Além das conversas entre oficiais do Exército e reservistas sobre o envolvimento das Forças Armadas diante do resultado eleitoral, a Polícia Federal (PF) também encontrou a minuta de um decreto de Garantia da Lei e da Ordem (GLO) que poderia servir de base para um golpe.
O celular de Mauro Cid foi apreendido durante a Operação Venire, que investiga a inserção fraudulenta de doses de vacina contra a covid-19 em carteiras de vacinação nos sistemas do Ministério da Saúde, incluindo os registros de imunização de Bolsonaro e seus familiares. Mauro Cid encontra-se preso sob acusação de supostamente articular esse esquema.
Entre as mensagens encontradas, um dos interlocutores de Mauro Cid foi identificado como coronel do Exército, Jean Lawand Junior. “Cidão, pelo amor de Deus, cara. Ele [Bolsonaro] dê a ordem que o povo tá com ele, cara. Se os caras não cumprir, (sic) o problema é deles. Acaba o Exército Brasileiro se esses caras não cumprir a ordem do, do Comandante Supremo. Como é que eu vou aceitar uma ordem de um General, que não recebeu, que não aceitou a ordem do Comandante. Pelo amor de Deus, Cidão. Pelo amor de Deus, faz alguma coisa, cara. Convence ele a fazer", disse Lawand em um dos áudios enviados a Mauro Cid, em 30 de novembro de 2022, segundo transcrição da PF.

Dados de localização espacial

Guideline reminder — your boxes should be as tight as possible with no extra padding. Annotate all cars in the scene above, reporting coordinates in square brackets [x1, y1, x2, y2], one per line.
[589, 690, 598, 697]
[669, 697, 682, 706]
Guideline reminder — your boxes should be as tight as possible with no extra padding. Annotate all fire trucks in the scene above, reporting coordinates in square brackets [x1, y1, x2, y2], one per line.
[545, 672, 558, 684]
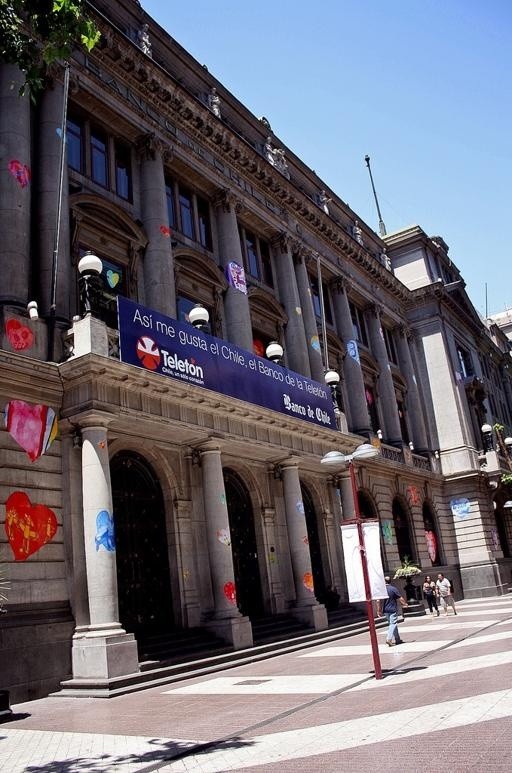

#### [Atividade 1]
Reproduza o trecho do texto sobre as mensagens de Mauro Cid que começa nas palavras "Entre as mensagens" e termina depois das palavras "transcrição da PF.".
#### [Atividade 2]
Segundo o texto sobre as mensagens de Mauro Cid, em qual operação o celular dele foi apreendido?
#### [Atividade 3]
Dê sequência ao texto sobre as mensagens de Mauro Cid, escrevendo a parte que viria logo após a última frase apresentada.

#### [Resposta escrita 1]
Entre as mensagens encontradas, um dos interlocutores de Mauro Cid foi identificado como coronel do Exército, Jean Lawand Junior. “Cidão, pelo amor de Deus, cara. Ele [Bolsonaro] dê a ordem que o povo tá com ele, cara. Se os caras não cumprir, (sic) o problema é deles. Acaba o Exército Brasileiro se esses caras não cumprir a ordem do, do Comandante Supremo. Como é que eu vou aceitar uma ordem de um General, que não recebeu, que não aceitou a ordem do Comandante. Pelo amor de Deus, Cidão. Pelo amor de Deus, faz alguma coisa, cara. Convence ele a fazer", disse Lawand em um dos áudios enviados a Mauro Cid, em 30 de novembro de 2022, segundo transcrição da PF.

#### [Resposta escrita 2]
Na Operação Venire.

#### [Resposta escrita 3]
CPMI do 8 de janeiro: Lawand escorrega e não consegue se desvencilhar de incitação ao golpe
Em outro momento, Lawand afirma: “Meu amigo, na saída do QG encontro bom o ROSTY, SCmt COTER. Foi uma conversa longa, mas para resumir, se o EB [Exército Brasileiro] receber a ordem, cumpre prontamente. De moto próprio o EB nada vai fazer porque será visto como golpe. Então, está nas mãos do PR [presidente]”.
De acordo com apuração da PF, o nome ROSTY pode estar relacionado ao General de Divisão, Subcomandante de Operações Terrestres do Comando de Operações Terrestres do Exército Brasileiro, Edson Skora Rosty.
Algumas semanas antes, em 13 de novembro de 2022, o sargento do Exército Luis Marcos Dos Reis, que esteve nos atos golpistas em 8 de janeiro, afirmou que “é mais fácil” ele ajudar as manifestações de bolsonaristas que estavam ocorrendo em frente ao quartel-general do Exército de Goiânia “do que tirar [os caras] de lá”.
Dos Reis também compartilhou, no dia dos atos golpistas, “diversas filmagens das manifestações na esplanada dos ministérios juntamente com sua esposa e um de seus filhos. Além de realizar as filmagens, ele realizou o compartilhamento com alguns contatos de seu telefone. A seguir serão expostas algumas imagens extraídas dos vídeos gravados e as conversas em que esse conteúdo foi compartilhado”, afirma a PF em laudo.
As conversas se somam a um grupo no aplicativo WhatsApp formado por militares da ativa, onde se fala em ruptura institucional, necessidade de ação por parte das Forças Armadas, “globalismo socialista” e guerra.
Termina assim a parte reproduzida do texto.